VORGEGEBENER TEXT:
_____

Textatelier
BLOG vom: 17.11.2007

Zermatt VS: Die vielen Facetten des mondänen Châletdorfs

Autor: Walter Hess, Biberstein CH (Textatelier.com)
 
Zermatt liegt am Ende der Welt, und, automobilistisch betrachtet, sogar noch eine Station dahinter. Das ist der Vorteil dieses Ferienorts im Wallis und nicht etwa sein Handicap.
 
Nach rund 30 Jahren sind wir am Nachmittag des 13. November 2007 erstmals wieder nach Zermatt gereist. Im Aargau schien die Sonne. Nach Bern tauchten wir unter eine graue Wolkenschicht ein, tranken bei Evas Schwester Greti von Känel in Reichenbach im Kandertal einen starken Kaffee. Im oberen Teil des Kandertals, wo durch einen Teil des Ausbruchmaterials und der Schlämme aus dem Lötschberg-Basistunnel der Neat (insgesamt 16 Millionen Tonnen) beim inzwischen stillgelegten Lawinenschutztunnel Blausee–Mitholz ein neuer Hügel entstanden ist, begann es herrlich zu schneien. Die Nadelbäume und die Felsbrocken waren von einer dünnen Schicht Schnee überzogen – ein filigraner, aufhellender Wintertraum.

_____

VORLIEGENDE DATEN:
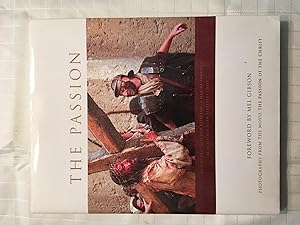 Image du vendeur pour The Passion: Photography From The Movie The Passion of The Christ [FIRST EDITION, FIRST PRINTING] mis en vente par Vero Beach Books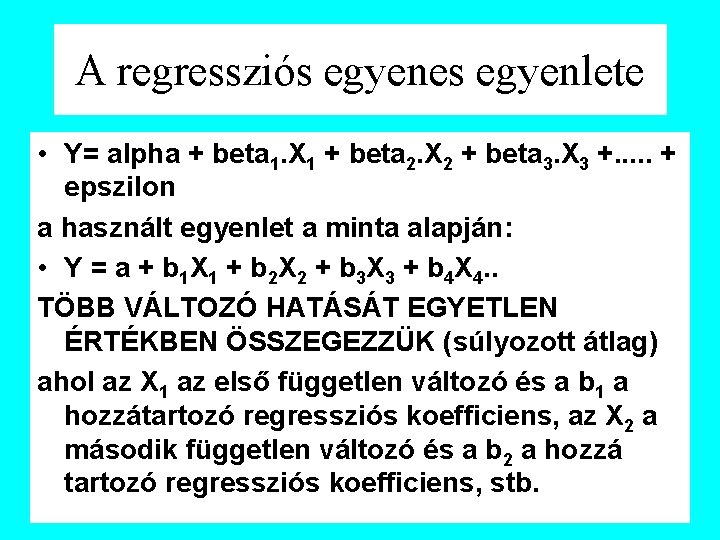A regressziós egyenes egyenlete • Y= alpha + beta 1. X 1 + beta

_____

AUFGABE:
Führe den Reisebericht über Zermatt im Anschluss an seinen letzten Satz fort. Die Zeilen haben mit dem Reisebericht über Zermatt nichts zu tun.

ANTWORT:
 
Die Reise nach Zermatt
In Kandersteg fuhren wir mit dem Prius-Hybrid auf den Autozug, der uns nach Goppenstein unter die wankelmütigen Hangverbauungen brachte (20 CHF für Fahrzeuge bis 3,5 t). An ein solch starkes Rütteln wie in der Fahrt durch die Tunnel-Trostlosigkeit waren wir sonst nicht gewöhnt, da unser Auto alle Unebenheiten ausbalanciert, wenn sich seine eigenen Räder drehen.
 
Im Wallis war der Himmel klar. Wir genossen die Fahrt neben fachmännisch gefügten Natursteinmauern nach Steg/Gampel in die Talebene hinunter. Und die weissen Hörner, welche das Bild im Osten einrahmten, vom Bietschhorn bis zum Wasenhorn und Breithorn waren von der Sonne hell beleuchtet, während es drunten in der Rhoneebene bereits zu dämmern begann. Die Weiterfahrt führte uns an der Pappelallee an der Kanalstrasse in Raron vorbei. Wir bogen in einen Tunnel ins Vispertal ein und stiegen am frühen Abend durchs Mattertal empor, zuerst weit oberhalb der Bahnlinie, vorbei an den letzten Rebgärten im felsigen Westhang und am Verkehrskreisel mit dem poppigen, röhrenförmigen Nikolaus in St. Niklaus. Als wir oben in Täsch ankamen, war es bereits dunkel.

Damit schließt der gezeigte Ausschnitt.